Imaging of target lesions in patients before chemotherapy (pre-treatment) and at the time specified post treatment. Tumor volumes for the corresponding PDX models were graphed as a function of days post-start of drug treatment. a UCC03: FDG PET/CT scan after two cycles of gemcitabine/carboplatin (Gem/Carbo) chemotherapy demonstrated decreased radiopharmaceutical accumulation in left iliac metastasis (partial response according to RECIST). Mice bearing the UCC03 PDX were randomized and treated with Gem/Carbo, gemcitabine, carboplatin or vehicle (P = 0.0177, vehicle vs Gem/Carbo combination; P = 0.0065, vehicle vs gemcitabine; P = 0.138, vehicle vs carboplatin). b UCC19 received a combination of Gem/Carbo at recurrence followed by gemcitabine alone and demonstrates stable disease by RECIST criteria off treatment for 15 months. The corresponding PDX model was highly sensitive to Gem/Carbo (P < 0.0001). c UCC17 (MSI-H) received 4 cycles of neoadjuvant gemcitabine/cisplatin. The patient’s radiographic response was minimal (stable disease by RECIST criteria) and there was no pathological response (pT3 disease at RNU). Minimal tumor growth inhibition was observed with Gemcitabine/Cisplatin in the corresponding PDX (P = 0.07). Two-way ANOVA test (Prism) was used for statistical analysis without adjustment. Data are presented as mean values ± SD (standard deviation). Source data for preclinical studies are provided as a Source Data file.

Fig. 5. Assessment of HER2-targeted strategies.

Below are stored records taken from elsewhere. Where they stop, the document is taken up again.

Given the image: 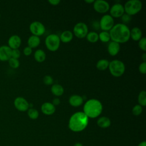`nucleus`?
<instances>
[{
  "label": "nucleus",
  "mask_w": 146,
  "mask_h": 146,
  "mask_svg": "<svg viewBox=\"0 0 146 146\" xmlns=\"http://www.w3.org/2000/svg\"><path fill=\"white\" fill-rule=\"evenodd\" d=\"M109 33L112 41L119 44L128 42L130 38V30L126 25L123 23L114 25Z\"/></svg>",
  "instance_id": "obj_1"
},
{
  "label": "nucleus",
  "mask_w": 146,
  "mask_h": 146,
  "mask_svg": "<svg viewBox=\"0 0 146 146\" xmlns=\"http://www.w3.org/2000/svg\"><path fill=\"white\" fill-rule=\"evenodd\" d=\"M88 124V117L83 112L79 111L73 113L68 121V127L73 132L84 130Z\"/></svg>",
  "instance_id": "obj_2"
},
{
  "label": "nucleus",
  "mask_w": 146,
  "mask_h": 146,
  "mask_svg": "<svg viewBox=\"0 0 146 146\" xmlns=\"http://www.w3.org/2000/svg\"><path fill=\"white\" fill-rule=\"evenodd\" d=\"M103 111V105L98 99H90L84 103L83 112L89 118H95L99 116Z\"/></svg>",
  "instance_id": "obj_3"
},
{
  "label": "nucleus",
  "mask_w": 146,
  "mask_h": 146,
  "mask_svg": "<svg viewBox=\"0 0 146 146\" xmlns=\"http://www.w3.org/2000/svg\"><path fill=\"white\" fill-rule=\"evenodd\" d=\"M108 69L112 75L115 77H120L124 73L125 66L122 61L115 59L110 62Z\"/></svg>",
  "instance_id": "obj_4"
},
{
  "label": "nucleus",
  "mask_w": 146,
  "mask_h": 146,
  "mask_svg": "<svg viewBox=\"0 0 146 146\" xmlns=\"http://www.w3.org/2000/svg\"><path fill=\"white\" fill-rule=\"evenodd\" d=\"M124 9L125 14L131 16L137 14L142 9V2L139 0H129L124 4Z\"/></svg>",
  "instance_id": "obj_5"
},
{
  "label": "nucleus",
  "mask_w": 146,
  "mask_h": 146,
  "mask_svg": "<svg viewBox=\"0 0 146 146\" xmlns=\"http://www.w3.org/2000/svg\"><path fill=\"white\" fill-rule=\"evenodd\" d=\"M60 44L59 36L55 34H51L47 35L45 39V44L47 48L50 51H56Z\"/></svg>",
  "instance_id": "obj_6"
},
{
  "label": "nucleus",
  "mask_w": 146,
  "mask_h": 146,
  "mask_svg": "<svg viewBox=\"0 0 146 146\" xmlns=\"http://www.w3.org/2000/svg\"><path fill=\"white\" fill-rule=\"evenodd\" d=\"M88 33V27L84 22H78L74 27L73 33L78 38H85Z\"/></svg>",
  "instance_id": "obj_7"
},
{
  "label": "nucleus",
  "mask_w": 146,
  "mask_h": 146,
  "mask_svg": "<svg viewBox=\"0 0 146 146\" xmlns=\"http://www.w3.org/2000/svg\"><path fill=\"white\" fill-rule=\"evenodd\" d=\"M114 26L113 18L108 14L103 15L99 22V26L103 31H108L110 30Z\"/></svg>",
  "instance_id": "obj_8"
},
{
  "label": "nucleus",
  "mask_w": 146,
  "mask_h": 146,
  "mask_svg": "<svg viewBox=\"0 0 146 146\" xmlns=\"http://www.w3.org/2000/svg\"><path fill=\"white\" fill-rule=\"evenodd\" d=\"M29 29L33 35L39 36L44 34L46 31L44 25L39 21H34L30 25Z\"/></svg>",
  "instance_id": "obj_9"
},
{
  "label": "nucleus",
  "mask_w": 146,
  "mask_h": 146,
  "mask_svg": "<svg viewBox=\"0 0 146 146\" xmlns=\"http://www.w3.org/2000/svg\"><path fill=\"white\" fill-rule=\"evenodd\" d=\"M94 9L98 13H105L110 10V4L103 0H96L93 3Z\"/></svg>",
  "instance_id": "obj_10"
},
{
  "label": "nucleus",
  "mask_w": 146,
  "mask_h": 146,
  "mask_svg": "<svg viewBox=\"0 0 146 146\" xmlns=\"http://www.w3.org/2000/svg\"><path fill=\"white\" fill-rule=\"evenodd\" d=\"M14 105L15 108L21 112H25L29 110L30 104L27 100L23 97H17L14 101Z\"/></svg>",
  "instance_id": "obj_11"
},
{
  "label": "nucleus",
  "mask_w": 146,
  "mask_h": 146,
  "mask_svg": "<svg viewBox=\"0 0 146 146\" xmlns=\"http://www.w3.org/2000/svg\"><path fill=\"white\" fill-rule=\"evenodd\" d=\"M110 13L113 18L121 17L124 14V6L120 3H115L110 8Z\"/></svg>",
  "instance_id": "obj_12"
},
{
  "label": "nucleus",
  "mask_w": 146,
  "mask_h": 146,
  "mask_svg": "<svg viewBox=\"0 0 146 146\" xmlns=\"http://www.w3.org/2000/svg\"><path fill=\"white\" fill-rule=\"evenodd\" d=\"M12 50L8 46L0 47V60L2 62L8 61L11 58Z\"/></svg>",
  "instance_id": "obj_13"
},
{
  "label": "nucleus",
  "mask_w": 146,
  "mask_h": 146,
  "mask_svg": "<svg viewBox=\"0 0 146 146\" xmlns=\"http://www.w3.org/2000/svg\"><path fill=\"white\" fill-rule=\"evenodd\" d=\"M21 39L17 35H11L8 40V46L11 49H18L21 44Z\"/></svg>",
  "instance_id": "obj_14"
},
{
  "label": "nucleus",
  "mask_w": 146,
  "mask_h": 146,
  "mask_svg": "<svg viewBox=\"0 0 146 146\" xmlns=\"http://www.w3.org/2000/svg\"><path fill=\"white\" fill-rule=\"evenodd\" d=\"M41 111L46 115H51L55 112V106L50 102H45L41 106Z\"/></svg>",
  "instance_id": "obj_15"
},
{
  "label": "nucleus",
  "mask_w": 146,
  "mask_h": 146,
  "mask_svg": "<svg viewBox=\"0 0 146 146\" xmlns=\"http://www.w3.org/2000/svg\"><path fill=\"white\" fill-rule=\"evenodd\" d=\"M120 49V44L113 41L110 42L107 47L108 52L111 56L116 55L119 53Z\"/></svg>",
  "instance_id": "obj_16"
},
{
  "label": "nucleus",
  "mask_w": 146,
  "mask_h": 146,
  "mask_svg": "<svg viewBox=\"0 0 146 146\" xmlns=\"http://www.w3.org/2000/svg\"><path fill=\"white\" fill-rule=\"evenodd\" d=\"M68 102L71 106L77 107L80 106L83 104V99L80 95L75 94L71 95L70 97L68 99Z\"/></svg>",
  "instance_id": "obj_17"
},
{
  "label": "nucleus",
  "mask_w": 146,
  "mask_h": 146,
  "mask_svg": "<svg viewBox=\"0 0 146 146\" xmlns=\"http://www.w3.org/2000/svg\"><path fill=\"white\" fill-rule=\"evenodd\" d=\"M142 31L140 28L135 27L130 30V38L135 41H139L142 37Z\"/></svg>",
  "instance_id": "obj_18"
},
{
  "label": "nucleus",
  "mask_w": 146,
  "mask_h": 146,
  "mask_svg": "<svg viewBox=\"0 0 146 146\" xmlns=\"http://www.w3.org/2000/svg\"><path fill=\"white\" fill-rule=\"evenodd\" d=\"M60 40L63 43H68L73 39V33L70 30H65L63 31L60 36Z\"/></svg>",
  "instance_id": "obj_19"
},
{
  "label": "nucleus",
  "mask_w": 146,
  "mask_h": 146,
  "mask_svg": "<svg viewBox=\"0 0 146 146\" xmlns=\"http://www.w3.org/2000/svg\"><path fill=\"white\" fill-rule=\"evenodd\" d=\"M40 42V40L39 36H35V35H31L28 40H27V44L28 46L31 47V48H36L37 47Z\"/></svg>",
  "instance_id": "obj_20"
},
{
  "label": "nucleus",
  "mask_w": 146,
  "mask_h": 146,
  "mask_svg": "<svg viewBox=\"0 0 146 146\" xmlns=\"http://www.w3.org/2000/svg\"><path fill=\"white\" fill-rule=\"evenodd\" d=\"M51 91L53 95L56 96H62L64 93V88L59 84H53L51 87Z\"/></svg>",
  "instance_id": "obj_21"
},
{
  "label": "nucleus",
  "mask_w": 146,
  "mask_h": 146,
  "mask_svg": "<svg viewBox=\"0 0 146 146\" xmlns=\"http://www.w3.org/2000/svg\"><path fill=\"white\" fill-rule=\"evenodd\" d=\"M97 124L101 128H106L110 126L111 120L108 117L102 116L99 117L97 120Z\"/></svg>",
  "instance_id": "obj_22"
},
{
  "label": "nucleus",
  "mask_w": 146,
  "mask_h": 146,
  "mask_svg": "<svg viewBox=\"0 0 146 146\" xmlns=\"http://www.w3.org/2000/svg\"><path fill=\"white\" fill-rule=\"evenodd\" d=\"M34 59L38 62H43L45 60L46 58V55L45 52L41 49H38L36 50L34 52Z\"/></svg>",
  "instance_id": "obj_23"
},
{
  "label": "nucleus",
  "mask_w": 146,
  "mask_h": 146,
  "mask_svg": "<svg viewBox=\"0 0 146 146\" xmlns=\"http://www.w3.org/2000/svg\"><path fill=\"white\" fill-rule=\"evenodd\" d=\"M110 62L105 59H102L98 61L96 64V68L100 71L106 70L108 68Z\"/></svg>",
  "instance_id": "obj_24"
},
{
  "label": "nucleus",
  "mask_w": 146,
  "mask_h": 146,
  "mask_svg": "<svg viewBox=\"0 0 146 146\" xmlns=\"http://www.w3.org/2000/svg\"><path fill=\"white\" fill-rule=\"evenodd\" d=\"M86 37L87 40L91 43H95L99 40L98 34L95 31H91L88 33Z\"/></svg>",
  "instance_id": "obj_25"
},
{
  "label": "nucleus",
  "mask_w": 146,
  "mask_h": 146,
  "mask_svg": "<svg viewBox=\"0 0 146 146\" xmlns=\"http://www.w3.org/2000/svg\"><path fill=\"white\" fill-rule=\"evenodd\" d=\"M99 39L103 43H107L110 41L111 39L110 33L108 31H102L100 32L99 34Z\"/></svg>",
  "instance_id": "obj_26"
},
{
  "label": "nucleus",
  "mask_w": 146,
  "mask_h": 146,
  "mask_svg": "<svg viewBox=\"0 0 146 146\" xmlns=\"http://www.w3.org/2000/svg\"><path fill=\"white\" fill-rule=\"evenodd\" d=\"M139 104L141 107H144L146 105V92L144 90L140 91L138 95Z\"/></svg>",
  "instance_id": "obj_27"
},
{
  "label": "nucleus",
  "mask_w": 146,
  "mask_h": 146,
  "mask_svg": "<svg viewBox=\"0 0 146 146\" xmlns=\"http://www.w3.org/2000/svg\"><path fill=\"white\" fill-rule=\"evenodd\" d=\"M28 116L33 120L36 119L39 116V112L35 108H30L27 110Z\"/></svg>",
  "instance_id": "obj_28"
},
{
  "label": "nucleus",
  "mask_w": 146,
  "mask_h": 146,
  "mask_svg": "<svg viewBox=\"0 0 146 146\" xmlns=\"http://www.w3.org/2000/svg\"><path fill=\"white\" fill-rule=\"evenodd\" d=\"M8 62H9V66L13 68H17L19 66V64H20V63H19V61L18 60V59H15L13 58H10V59L8 60Z\"/></svg>",
  "instance_id": "obj_29"
},
{
  "label": "nucleus",
  "mask_w": 146,
  "mask_h": 146,
  "mask_svg": "<svg viewBox=\"0 0 146 146\" xmlns=\"http://www.w3.org/2000/svg\"><path fill=\"white\" fill-rule=\"evenodd\" d=\"M143 111V107H141L139 104L135 105L132 110V113L135 116H139L140 115Z\"/></svg>",
  "instance_id": "obj_30"
},
{
  "label": "nucleus",
  "mask_w": 146,
  "mask_h": 146,
  "mask_svg": "<svg viewBox=\"0 0 146 146\" xmlns=\"http://www.w3.org/2000/svg\"><path fill=\"white\" fill-rule=\"evenodd\" d=\"M139 48L144 51H146V38L145 37L141 38L139 40Z\"/></svg>",
  "instance_id": "obj_31"
},
{
  "label": "nucleus",
  "mask_w": 146,
  "mask_h": 146,
  "mask_svg": "<svg viewBox=\"0 0 146 146\" xmlns=\"http://www.w3.org/2000/svg\"><path fill=\"white\" fill-rule=\"evenodd\" d=\"M43 83L46 85H51L53 83V78L50 75H46L43 78Z\"/></svg>",
  "instance_id": "obj_32"
},
{
  "label": "nucleus",
  "mask_w": 146,
  "mask_h": 146,
  "mask_svg": "<svg viewBox=\"0 0 146 146\" xmlns=\"http://www.w3.org/2000/svg\"><path fill=\"white\" fill-rule=\"evenodd\" d=\"M121 21L123 22V24L127 23H129L131 20V16L127 14H124L121 17Z\"/></svg>",
  "instance_id": "obj_33"
},
{
  "label": "nucleus",
  "mask_w": 146,
  "mask_h": 146,
  "mask_svg": "<svg viewBox=\"0 0 146 146\" xmlns=\"http://www.w3.org/2000/svg\"><path fill=\"white\" fill-rule=\"evenodd\" d=\"M21 56V52L18 49H14L11 51V58L18 59Z\"/></svg>",
  "instance_id": "obj_34"
},
{
  "label": "nucleus",
  "mask_w": 146,
  "mask_h": 146,
  "mask_svg": "<svg viewBox=\"0 0 146 146\" xmlns=\"http://www.w3.org/2000/svg\"><path fill=\"white\" fill-rule=\"evenodd\" d=\"M139 70L140 73L145 74L146 73V62H143L139 66Z\"/></svg>",
  "instance_id": "obj_35"
},
{
  "label": "nucleus",
  "mask_w": 146,
  "mask_h": 146,
  "mask_svg": "<svg viewBox=\"0 0 146 146\" xmlns=\"http://www.w3.org/2000/svg\"><path fill=\"white\" fill-rule=\"evenodd\" d=\"M32 48L29 46H27L23 49V54L26 56H29L32 53Z\"/></svg>",
  "instance_id": "obj_36"
},
{
  "label": "nucleus",
  "mask_w": 146,
  "mask_h": 146,
  "mask_svg": "<svg viewBox=\"0 0 146 146\" xmlns=\"http://www.w3.org/2000/svg\"><path fill=\"white\" fill-rule=\"evenodd\" d=\"M48 2L51 5L56 6V5H58L60 2V1H59V0H49Z\"/></svg>",
  "instance_id": "obj_37"
},
{
  "label": "nucleus",
  "mask_w": 146,
  "mask_h": 146,
  "mask_svg": "<svg viewBox=\"0 0 146 146\" xmlns=\"http://www.w3.org/2000/svg\"><path fill=\"white\" fill-rule=\"evenodd\" d=\"M60 100H59V99H58V98H55V99H53V101H52V104L54 105V106H58V105H59V104H60Z\"/></svg>",
  "instance_id": "obj_38"
},
{
  "label": "nucleus",
  "mask_w": 146,
  "mask_h": 146,
  "mask_svg": "<svg viewBox=\"0 0 146 146\" xmlns=\"http://www.w3.org/2000/svg\"><path fill=\"white\" fill-rule=\"evenodd\" d=\"M138 146H146V142L145 141H142L138 145Z\"/></svg>",
  "instance_id": "obj_39"
},
{
  "label": "nucleus",
  "mask_w": 146,
  "mask_h": 146,
  "mask_svg": "<svg viewBox=\"0 0 146 146\" xmlns=\"http://www.w3.org/2000/svg\"><path fill=\"white\" fill-rule=\"evenodd\" d=\"M94 0H85L84 2L87 3H94Z\"/></svg>",
  "instance_id": "obj_40"
},
{
  "label": "nucleus",
  "mask_w": 146,
  "mask_h": 146,
  "mask_svg": "<svg viewBox=\"0 0 146 146\" xmlns=\"http://www.w3.org/2000/svg\"><path fill=\"white\" fill-rule=\"evenodd\" d=\"M142 59H143V62H145L146 60V54L145 53H144L141 56Z\"/></svg>",
  "instance_id": "obj_41"
},
{
  "label": "nucleus",
  "mask_w": 146,
  "mask_h": 146,
  "mask_svg": "<svg viewBox=\"0 0 146 146\" xmlns=\"http://www.w3.org/2000/svg\"><path fill=\"white\" fill-rule=\"evenodd\" d=\"M74 146H83V145L80 143H76L74 144Z\"/></svg>",
  "instance_id": "obj_42"
},
{
  "label": "nucleus",
  "mask_w": 146,
  "mask_h": 146,
  "mask_svg": "<svg viewBox=\"0 0 146 146\" xmlns=\"http://www.w3.org/2000/svg\"><path fill=\"white\" fill-rule=\"evenodd\" d=\"M0 18H1V14H0Z\"/></svg>",
  "instance_id": "obj_43"
}]
</instances>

a, b Fraction of patients with ERBB2 mutation or amplification, respectively, in bladder, UTUC and other common solid tumors in a prospectively sequenced cohort of 44,183 tumors. c Neratinib sensitivity of the UCC14-PDC (HER2 S310F-mutant UTUC), MGHU3 [ERBB2 wildtype (wt) bladder cancer], CVX-4 (HER2 S310F-mutant cervical cancer) and BT-474 (ERBB2 amplified breast cancer) was determined 5 days post-neratinib treatment. The average values from three separate experiments (n = 3) for UCC14-PDC, MGHU3, and CVX-4 and 5 separate experiments (n = 5) for BT-474 are shown. IC50s for neratinib were 508.3, 245.9, 56.8 and 0.1 nM for UCC14, MGHU3, CVX-4 and BT-474, respectively. d Inhibition of ERK and AKT, downstream HER2 effectors by neratinib. Western blot was performed (repeated three times) on samples treated with neratinib or vehicle for 1 h at the indicated concentrations. The samples were derived from the same experiment and the gels/blots were processed in parallel. e Mice with established UCC14 tumors were treated with neratinib 20 mg/kg PO daily (5 days a week), DS-8201a 10 mg/kg i.v. once every 3 weeks or vehicle only as control. Mice bearing the PDX were randomly assigned to 3 cohorts (n = 8 per each group) and monitored twice a week [P = 0.0034, vehicle vs neratinib; P < 0.0001, vehicle vs DS-8201a; P < 0.0001, neratinib vs DS-8201a]. Two-way ANOVA test (Prism) was used for statistical analysis. Data are presented as mean values ± SD. Source data for c–e are provided as a Source Data file.